What you will do —
Could you retype the entries below word for word, beginning at their very first line and stopping after the line that contains "Return results in"?

'''

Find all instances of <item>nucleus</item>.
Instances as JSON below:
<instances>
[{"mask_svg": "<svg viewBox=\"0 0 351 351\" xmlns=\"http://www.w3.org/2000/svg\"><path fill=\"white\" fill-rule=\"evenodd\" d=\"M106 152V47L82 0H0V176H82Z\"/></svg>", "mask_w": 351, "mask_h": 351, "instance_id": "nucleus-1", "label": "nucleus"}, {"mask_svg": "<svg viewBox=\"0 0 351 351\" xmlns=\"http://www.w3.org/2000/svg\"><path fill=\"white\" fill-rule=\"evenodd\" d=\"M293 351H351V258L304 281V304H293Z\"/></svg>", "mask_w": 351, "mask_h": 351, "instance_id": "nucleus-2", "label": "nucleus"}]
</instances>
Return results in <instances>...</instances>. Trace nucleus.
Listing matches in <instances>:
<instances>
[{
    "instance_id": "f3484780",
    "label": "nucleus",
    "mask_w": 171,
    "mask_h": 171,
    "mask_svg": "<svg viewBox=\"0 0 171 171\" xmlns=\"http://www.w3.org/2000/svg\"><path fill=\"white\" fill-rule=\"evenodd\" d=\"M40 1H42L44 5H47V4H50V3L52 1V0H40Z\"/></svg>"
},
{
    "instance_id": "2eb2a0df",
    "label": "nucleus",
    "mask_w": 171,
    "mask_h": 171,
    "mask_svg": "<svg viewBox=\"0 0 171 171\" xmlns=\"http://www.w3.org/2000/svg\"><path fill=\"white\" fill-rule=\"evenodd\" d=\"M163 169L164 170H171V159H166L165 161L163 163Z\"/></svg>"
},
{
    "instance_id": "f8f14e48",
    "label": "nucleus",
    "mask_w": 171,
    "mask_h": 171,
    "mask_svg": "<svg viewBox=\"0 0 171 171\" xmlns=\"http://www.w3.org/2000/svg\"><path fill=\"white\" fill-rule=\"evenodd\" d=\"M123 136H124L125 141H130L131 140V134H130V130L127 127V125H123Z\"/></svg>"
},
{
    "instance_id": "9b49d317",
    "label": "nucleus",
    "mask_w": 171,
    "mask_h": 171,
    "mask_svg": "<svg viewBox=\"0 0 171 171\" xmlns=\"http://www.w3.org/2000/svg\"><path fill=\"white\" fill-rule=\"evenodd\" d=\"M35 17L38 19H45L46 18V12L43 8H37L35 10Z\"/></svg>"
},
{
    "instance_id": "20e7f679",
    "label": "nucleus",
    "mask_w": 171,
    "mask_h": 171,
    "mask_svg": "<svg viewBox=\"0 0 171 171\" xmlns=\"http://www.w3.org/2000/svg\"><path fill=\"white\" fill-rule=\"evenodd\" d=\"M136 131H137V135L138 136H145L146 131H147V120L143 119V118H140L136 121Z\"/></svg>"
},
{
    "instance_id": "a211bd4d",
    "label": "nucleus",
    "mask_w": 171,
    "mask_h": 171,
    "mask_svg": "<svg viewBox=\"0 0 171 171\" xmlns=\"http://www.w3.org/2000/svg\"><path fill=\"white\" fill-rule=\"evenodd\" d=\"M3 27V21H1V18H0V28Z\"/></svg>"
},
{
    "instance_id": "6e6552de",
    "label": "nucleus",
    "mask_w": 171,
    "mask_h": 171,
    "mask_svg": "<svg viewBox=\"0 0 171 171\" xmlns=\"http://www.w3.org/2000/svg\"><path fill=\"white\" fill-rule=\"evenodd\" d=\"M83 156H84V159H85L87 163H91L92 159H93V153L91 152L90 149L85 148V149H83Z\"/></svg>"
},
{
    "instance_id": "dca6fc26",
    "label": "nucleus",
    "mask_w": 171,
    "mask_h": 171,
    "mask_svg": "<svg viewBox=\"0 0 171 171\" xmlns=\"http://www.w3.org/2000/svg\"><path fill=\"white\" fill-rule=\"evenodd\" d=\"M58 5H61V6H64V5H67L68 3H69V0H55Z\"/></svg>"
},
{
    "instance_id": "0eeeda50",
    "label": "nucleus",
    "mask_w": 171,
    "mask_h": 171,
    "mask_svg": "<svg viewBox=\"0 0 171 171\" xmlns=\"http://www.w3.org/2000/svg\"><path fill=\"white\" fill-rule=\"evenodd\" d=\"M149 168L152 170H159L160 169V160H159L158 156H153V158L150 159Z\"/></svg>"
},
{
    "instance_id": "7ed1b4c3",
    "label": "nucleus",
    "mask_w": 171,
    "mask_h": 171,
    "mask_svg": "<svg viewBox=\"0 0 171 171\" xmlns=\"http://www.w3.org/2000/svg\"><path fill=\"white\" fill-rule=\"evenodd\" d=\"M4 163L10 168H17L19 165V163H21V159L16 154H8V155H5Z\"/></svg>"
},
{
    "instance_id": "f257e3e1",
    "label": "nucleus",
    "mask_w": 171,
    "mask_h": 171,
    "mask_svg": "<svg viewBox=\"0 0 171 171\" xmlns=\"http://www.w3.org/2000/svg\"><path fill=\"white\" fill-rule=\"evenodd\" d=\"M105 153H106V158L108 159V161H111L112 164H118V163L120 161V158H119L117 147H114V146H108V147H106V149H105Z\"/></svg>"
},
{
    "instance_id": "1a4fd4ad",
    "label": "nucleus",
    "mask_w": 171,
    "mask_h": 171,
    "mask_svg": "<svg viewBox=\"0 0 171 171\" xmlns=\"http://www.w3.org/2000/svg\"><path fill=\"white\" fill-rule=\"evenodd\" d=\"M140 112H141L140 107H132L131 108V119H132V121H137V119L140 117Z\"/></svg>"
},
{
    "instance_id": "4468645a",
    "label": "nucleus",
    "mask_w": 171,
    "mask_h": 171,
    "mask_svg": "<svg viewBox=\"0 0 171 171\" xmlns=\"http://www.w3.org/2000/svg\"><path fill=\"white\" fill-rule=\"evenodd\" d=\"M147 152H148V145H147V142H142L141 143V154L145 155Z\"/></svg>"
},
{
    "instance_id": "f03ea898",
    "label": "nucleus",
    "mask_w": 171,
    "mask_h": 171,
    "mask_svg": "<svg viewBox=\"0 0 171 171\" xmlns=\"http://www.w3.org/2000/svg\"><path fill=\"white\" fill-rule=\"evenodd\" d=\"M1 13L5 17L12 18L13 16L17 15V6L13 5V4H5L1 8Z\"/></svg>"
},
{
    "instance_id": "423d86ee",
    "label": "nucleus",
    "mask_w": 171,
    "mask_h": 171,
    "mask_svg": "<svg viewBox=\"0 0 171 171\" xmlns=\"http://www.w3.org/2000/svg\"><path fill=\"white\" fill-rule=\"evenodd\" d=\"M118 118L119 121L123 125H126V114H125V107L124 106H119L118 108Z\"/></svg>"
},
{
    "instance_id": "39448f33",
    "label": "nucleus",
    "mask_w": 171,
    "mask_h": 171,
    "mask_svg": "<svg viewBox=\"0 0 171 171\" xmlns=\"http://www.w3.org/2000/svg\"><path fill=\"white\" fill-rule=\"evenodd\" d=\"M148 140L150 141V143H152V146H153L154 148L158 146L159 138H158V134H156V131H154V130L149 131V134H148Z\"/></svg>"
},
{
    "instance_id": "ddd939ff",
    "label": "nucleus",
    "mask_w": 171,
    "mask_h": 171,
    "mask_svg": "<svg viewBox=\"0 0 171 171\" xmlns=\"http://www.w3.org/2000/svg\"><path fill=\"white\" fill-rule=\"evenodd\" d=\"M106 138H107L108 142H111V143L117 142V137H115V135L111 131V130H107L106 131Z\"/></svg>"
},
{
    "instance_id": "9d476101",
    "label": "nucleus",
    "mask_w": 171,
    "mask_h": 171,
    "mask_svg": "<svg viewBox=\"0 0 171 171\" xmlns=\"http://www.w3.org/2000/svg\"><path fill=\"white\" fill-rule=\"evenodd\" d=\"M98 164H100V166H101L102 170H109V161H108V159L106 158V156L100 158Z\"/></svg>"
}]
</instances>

'''

Response —
Find all instances of <item>nucleus</item>.
Instances as JSON below:
<instances>
[{"mask_svg": "<svg viewBox=\"0 0 351 351\" xmlns=\"http://www.w3.org/2000/svg\"><path fill=\"white\" fill-rule=\"evenodd\" d=\"M106 152V47L82 0H0V176H82Z\"/></svg>", "mask_w": 351, "mask_h": 351, "instance_id": "nucleus-1", "label": "nucleus"}, {"mask_svg": "<svg viewBox=\"0 0 351 351\" xmlns=\"http://www.w3.org/2000/svg\"><path fill=\"white\" fill-rule=\"evenodd\" d=\"M293 351H351V258L304 281V304H293Z\"/></svg>", "mask_w": 351, "mask_h": 351, "instance_id": "nucleus-2", "label": "nucleus"}]
</instances>
Return results in <instances>...</instances>. Trace nucleus.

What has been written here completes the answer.